# African Safari - Lion & Kudu



## SConner (Mar 3, 2007)

I know this forum does not get a lot of traffic but from some previous post I know there are a few that will appreciate this. My uncle from upstate NY has been a die-hard hunter for over 65 year (since he was 12). He worked very hard his entire life and since retirement has decided he would fulfill some of his hunting dreams. In the past I have post pictures of his cape buffalo, elephant, leopard, etc. Well nearing 80 he was back in Africa and got a lion and a kudu he seemed very pleased with. If I am not mistaken the only other of the "big 5" he is missing is a rhino. I have no doubt this stubborn old man who is also the guy who got me involved with fishing and the outdoors more than 45 years ago will complete the big 5. In the mean time... Congratulations uncle Tony!


----------



## Snakecharmer (Apr 9, 2008)

Boy that lion is huge. Congrats to your uncle!


----------



## ezbite (May 25, 2006)

what rifle and caliber did he use?


----------



## SConner (Mar 3, 2007)

ezbite said:


> what rifle and caliber did he use?


I will find out. I have not talked to him since returning from trip


----------



## half pole (Feb 10, 2014)

Nice. Congrats to him. Hope I can still hunt at that age.


----------



## M R DUCKS (Feb 20, 2010)

Thanks for sharing


----------



## SMBHooker (Jan 3, 2008)

That Kudu is a beautiful animal. And your Uncle a supreme hunter, good for him. . I wish him luck in finishing out his big 5 adventure.


----------



## Snyd (May 5, 2004)

Nice pic - thanks for sharing!


----------



## canoe carp killer (Apr 2, 2014)

Very nice!!


Sent from my iPhone using Ohub Campfire


----------



## I_Shock_Em (Jul 20, 2008)

Any idea where he was hunting? I plan on doing a plains game hunt in South Africa/Zimbabwe in the future


----------



## SConner (Mar 3, 2007)

I_Shock_Em said:


> Any idea where he was hunting? I plan on doing a plains game hunt in South Africa/Zimbabwe in the future


I still have not talked to him on this most recent hunt but in prior trips he has been to both S Africa and Zimbabwe. Are you looking for recommendations on guides & accomodations? If so, tell me what you goals are and I will get specifics to you.


----------



## Snyd (May 5, 2004)

My buddy belongs to safari international which books most of his hunts for him.


----------



## I_Shock_Em (Jul 20, 2008)

SConner said:


> I still have not talked to him on this most recent hunt but in prior trips he has been to both S Africa and Zimbabwe. Are you looking for recommendations on guides & accomodations? If so, tell me what you goals are and I will get specifics to you.

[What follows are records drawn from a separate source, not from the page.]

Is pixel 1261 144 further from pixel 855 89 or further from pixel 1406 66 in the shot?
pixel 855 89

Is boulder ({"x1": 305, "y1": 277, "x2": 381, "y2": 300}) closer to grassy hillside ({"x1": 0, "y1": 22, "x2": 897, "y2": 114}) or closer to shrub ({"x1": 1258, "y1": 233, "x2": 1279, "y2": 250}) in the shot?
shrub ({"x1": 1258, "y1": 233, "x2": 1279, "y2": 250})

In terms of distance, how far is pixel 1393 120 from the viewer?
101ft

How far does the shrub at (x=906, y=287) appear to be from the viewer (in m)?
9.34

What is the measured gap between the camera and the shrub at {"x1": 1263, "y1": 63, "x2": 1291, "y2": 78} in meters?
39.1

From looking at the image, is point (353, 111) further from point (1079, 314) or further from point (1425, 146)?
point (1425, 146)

Thanks for the offer. I appreciate it. I have already decided that when I go, I will be going with Impala African Safaris. During my trip to South Africa last year (no hunting unfortunately), I sat next to the owner on our flight from the US to SA. Needless to say, we had 17 hours of great hunting conversation/stories. He gave me a pretty good offer that I would have a hard time refusing. Hopefully I can make it happen sooner than later.


----------



## SConner (Mar 3, 2007)

I_Shock_Em said:


> Thanks for the offer. I appreciate it. I have already decided that when I go, I will be going with Impala African Safaris. During my trip to South Africa last year (no hunting unfortunately), I sat next to the owner on our flight from the US to SA. Needless to say, we had 17 hours of great hunting conversation/stories. He gave me a pretty good offer that I would have a hard time refusing. Hopefully I can make it happen sooner than later.


Good luck, I hope it works out for you.


----------